Wednesday, January 26, 2011

The First Overo

I’ve been the recipient of all kinds of news over the past several days - good, bad and disconcerting - so I’m feeling a little out of sorts today. Nothing I need to make public yet, though a few friends might be on the receiving end of some entertaining rants very soon.

(Ever hear the term "roving right fielder?" That’s what I’m feeling like, right now.)

Now here’s something that I bet most Breyer collectors haven’t given much thought about: who - or what - was the first Breyer overo pinto?

It’s not who you think it is:


Yes, it was the #113 Black Pinto Western Prancing Horse, introduced a good seven or eight years before Yellow Mount arrived on the scene in 1970.

That’s assuming that the white mane and tail on the WPH were not intended as the consequence of his pinto-ness. I think it the white mane and tails on most early Breyer pintos was just another weird quirk in their painting standards, kind of like the solid leg on tobianos thing has become today. No one I knows refers to plain, straight-up Charcoals as even the most obscure kind of pintos. (Though I’m sure someone could come up with a reference photo somewhere.)

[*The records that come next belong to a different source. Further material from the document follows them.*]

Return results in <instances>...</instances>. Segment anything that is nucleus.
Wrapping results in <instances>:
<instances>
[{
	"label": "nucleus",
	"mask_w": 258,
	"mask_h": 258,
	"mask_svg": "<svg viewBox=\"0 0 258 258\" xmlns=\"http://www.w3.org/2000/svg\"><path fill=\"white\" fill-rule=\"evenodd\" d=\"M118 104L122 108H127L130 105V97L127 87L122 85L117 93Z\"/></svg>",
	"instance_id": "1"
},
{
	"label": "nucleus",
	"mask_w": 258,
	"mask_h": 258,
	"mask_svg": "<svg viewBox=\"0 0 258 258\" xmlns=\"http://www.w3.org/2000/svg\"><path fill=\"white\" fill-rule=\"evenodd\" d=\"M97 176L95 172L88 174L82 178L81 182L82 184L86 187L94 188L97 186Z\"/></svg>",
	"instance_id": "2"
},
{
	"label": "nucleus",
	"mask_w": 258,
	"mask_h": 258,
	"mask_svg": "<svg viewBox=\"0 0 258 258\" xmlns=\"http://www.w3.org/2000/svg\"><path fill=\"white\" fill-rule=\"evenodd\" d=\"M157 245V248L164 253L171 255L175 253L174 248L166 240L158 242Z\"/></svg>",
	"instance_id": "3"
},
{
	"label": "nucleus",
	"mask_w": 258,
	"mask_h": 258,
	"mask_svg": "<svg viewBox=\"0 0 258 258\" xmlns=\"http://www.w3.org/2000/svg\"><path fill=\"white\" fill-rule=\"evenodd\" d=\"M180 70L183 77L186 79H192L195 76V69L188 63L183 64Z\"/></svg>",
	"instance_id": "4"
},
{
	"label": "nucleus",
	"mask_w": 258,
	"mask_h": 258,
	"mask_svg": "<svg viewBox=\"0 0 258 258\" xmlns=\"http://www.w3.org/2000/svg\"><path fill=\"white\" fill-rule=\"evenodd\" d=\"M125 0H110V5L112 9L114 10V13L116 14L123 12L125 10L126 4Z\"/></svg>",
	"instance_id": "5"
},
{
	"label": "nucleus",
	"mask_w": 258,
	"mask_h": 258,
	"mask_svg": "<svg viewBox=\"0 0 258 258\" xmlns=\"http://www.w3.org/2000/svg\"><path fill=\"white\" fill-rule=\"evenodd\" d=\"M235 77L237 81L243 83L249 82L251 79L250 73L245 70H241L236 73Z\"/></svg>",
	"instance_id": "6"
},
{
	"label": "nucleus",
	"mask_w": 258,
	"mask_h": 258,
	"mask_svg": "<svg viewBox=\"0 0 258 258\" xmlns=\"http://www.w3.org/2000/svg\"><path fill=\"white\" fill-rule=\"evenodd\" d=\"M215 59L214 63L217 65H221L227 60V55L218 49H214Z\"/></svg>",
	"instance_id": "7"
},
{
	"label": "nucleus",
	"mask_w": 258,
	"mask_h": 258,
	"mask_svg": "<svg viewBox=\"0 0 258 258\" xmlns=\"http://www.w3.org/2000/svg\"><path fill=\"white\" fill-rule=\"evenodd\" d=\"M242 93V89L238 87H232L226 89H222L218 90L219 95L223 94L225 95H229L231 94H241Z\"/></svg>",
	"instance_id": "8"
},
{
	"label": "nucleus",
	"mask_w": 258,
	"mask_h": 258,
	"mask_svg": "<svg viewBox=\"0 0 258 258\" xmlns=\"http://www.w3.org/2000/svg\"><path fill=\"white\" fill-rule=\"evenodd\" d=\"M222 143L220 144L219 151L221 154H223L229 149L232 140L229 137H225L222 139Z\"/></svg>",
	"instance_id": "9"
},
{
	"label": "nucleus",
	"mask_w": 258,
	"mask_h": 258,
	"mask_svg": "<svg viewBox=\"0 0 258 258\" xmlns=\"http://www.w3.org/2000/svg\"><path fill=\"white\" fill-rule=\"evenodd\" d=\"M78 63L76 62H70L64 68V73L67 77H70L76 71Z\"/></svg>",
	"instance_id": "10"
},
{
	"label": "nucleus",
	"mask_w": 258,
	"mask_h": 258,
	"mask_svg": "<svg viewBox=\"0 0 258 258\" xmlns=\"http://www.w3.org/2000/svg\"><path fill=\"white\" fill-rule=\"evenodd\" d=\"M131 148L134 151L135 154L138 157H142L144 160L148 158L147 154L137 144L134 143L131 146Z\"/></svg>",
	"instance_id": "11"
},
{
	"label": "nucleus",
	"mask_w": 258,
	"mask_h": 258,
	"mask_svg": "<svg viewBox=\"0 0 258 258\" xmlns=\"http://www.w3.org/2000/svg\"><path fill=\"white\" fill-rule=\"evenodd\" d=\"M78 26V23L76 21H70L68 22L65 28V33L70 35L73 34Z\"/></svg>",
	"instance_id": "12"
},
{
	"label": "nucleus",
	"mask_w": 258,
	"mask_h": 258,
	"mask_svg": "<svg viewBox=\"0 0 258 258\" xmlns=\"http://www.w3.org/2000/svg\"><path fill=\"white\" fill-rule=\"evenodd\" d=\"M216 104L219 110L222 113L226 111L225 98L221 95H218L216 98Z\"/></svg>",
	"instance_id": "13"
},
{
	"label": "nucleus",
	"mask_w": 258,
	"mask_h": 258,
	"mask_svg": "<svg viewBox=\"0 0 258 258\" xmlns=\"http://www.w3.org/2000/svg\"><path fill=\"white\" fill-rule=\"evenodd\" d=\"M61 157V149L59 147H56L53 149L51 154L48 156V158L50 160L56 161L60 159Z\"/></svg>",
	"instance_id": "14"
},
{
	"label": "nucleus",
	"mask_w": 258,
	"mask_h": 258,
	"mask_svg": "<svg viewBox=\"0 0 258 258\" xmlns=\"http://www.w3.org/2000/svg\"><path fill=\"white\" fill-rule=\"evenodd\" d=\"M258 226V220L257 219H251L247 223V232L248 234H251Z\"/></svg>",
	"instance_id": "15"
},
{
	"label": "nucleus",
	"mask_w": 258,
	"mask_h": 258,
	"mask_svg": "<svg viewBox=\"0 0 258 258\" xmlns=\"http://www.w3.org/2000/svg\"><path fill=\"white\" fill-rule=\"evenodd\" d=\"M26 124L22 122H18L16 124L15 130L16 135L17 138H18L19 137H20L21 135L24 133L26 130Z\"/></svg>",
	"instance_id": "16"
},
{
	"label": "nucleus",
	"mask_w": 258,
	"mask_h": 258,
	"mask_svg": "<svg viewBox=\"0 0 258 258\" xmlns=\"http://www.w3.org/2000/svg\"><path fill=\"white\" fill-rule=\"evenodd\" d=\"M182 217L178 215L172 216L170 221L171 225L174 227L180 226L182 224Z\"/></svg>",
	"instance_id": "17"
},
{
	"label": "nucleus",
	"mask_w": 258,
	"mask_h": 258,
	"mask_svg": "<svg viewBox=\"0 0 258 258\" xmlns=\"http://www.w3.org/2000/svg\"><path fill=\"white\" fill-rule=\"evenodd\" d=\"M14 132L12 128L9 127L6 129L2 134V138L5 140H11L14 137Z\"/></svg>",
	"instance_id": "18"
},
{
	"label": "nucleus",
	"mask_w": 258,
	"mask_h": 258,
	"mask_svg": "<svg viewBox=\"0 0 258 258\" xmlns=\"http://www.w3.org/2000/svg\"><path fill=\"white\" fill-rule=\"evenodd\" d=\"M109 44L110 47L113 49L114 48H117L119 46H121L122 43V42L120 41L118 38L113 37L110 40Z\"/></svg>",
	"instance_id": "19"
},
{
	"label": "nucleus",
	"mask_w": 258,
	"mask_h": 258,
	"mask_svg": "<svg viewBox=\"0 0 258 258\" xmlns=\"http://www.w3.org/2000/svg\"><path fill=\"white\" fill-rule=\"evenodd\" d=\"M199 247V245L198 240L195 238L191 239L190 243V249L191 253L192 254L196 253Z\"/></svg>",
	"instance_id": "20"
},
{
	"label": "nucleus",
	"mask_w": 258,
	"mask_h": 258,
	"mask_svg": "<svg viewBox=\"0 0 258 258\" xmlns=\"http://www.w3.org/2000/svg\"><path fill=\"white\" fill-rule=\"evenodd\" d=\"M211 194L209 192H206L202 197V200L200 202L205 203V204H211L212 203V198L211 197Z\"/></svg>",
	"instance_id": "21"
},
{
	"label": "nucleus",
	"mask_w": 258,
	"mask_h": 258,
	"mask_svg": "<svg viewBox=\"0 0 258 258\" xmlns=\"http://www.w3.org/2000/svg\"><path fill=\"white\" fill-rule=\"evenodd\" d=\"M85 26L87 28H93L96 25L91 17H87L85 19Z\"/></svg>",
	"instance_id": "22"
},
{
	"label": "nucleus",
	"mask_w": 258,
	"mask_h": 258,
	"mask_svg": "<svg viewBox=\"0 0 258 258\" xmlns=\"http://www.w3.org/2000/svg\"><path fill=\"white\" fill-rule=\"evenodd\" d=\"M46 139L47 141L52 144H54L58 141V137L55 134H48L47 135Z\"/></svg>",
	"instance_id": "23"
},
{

(BTW, even I’m starting to get a little annoyed by the solid-legged tobiano thing. I’m pretty laissez-faire on the issue - it’s the boilerplate griping from other hobbyists every new release sparks that’s really starting to cheese me off. It’s not cute or funny anymore, Reeves. Controversy doesn’t always automatically lead to more sales.)

Yes, Prancing Horse’s markings are more abstract and stylized than the standard, real-life overo, but so were most Breyer pintos, prior to Yellow Mount. That stylization was a result not of ignorance, but of the existing state of their painting technology back then; fancier, more detailed paint masks were more expensive to make, and easier to break.

The investment of time and money into the painting mask for Yellow Mount was another signifier that Breyer was moving towards catering to the hobbyist market, and their demands for greater realism.

I don’t think Breyer ever referred to the Western Prancing Horse as an "Overo" Pinto; they didn’t start using the terms Overo and Tobiano until the 1970s, and even then they applied it either inconsistently, or incorrectly.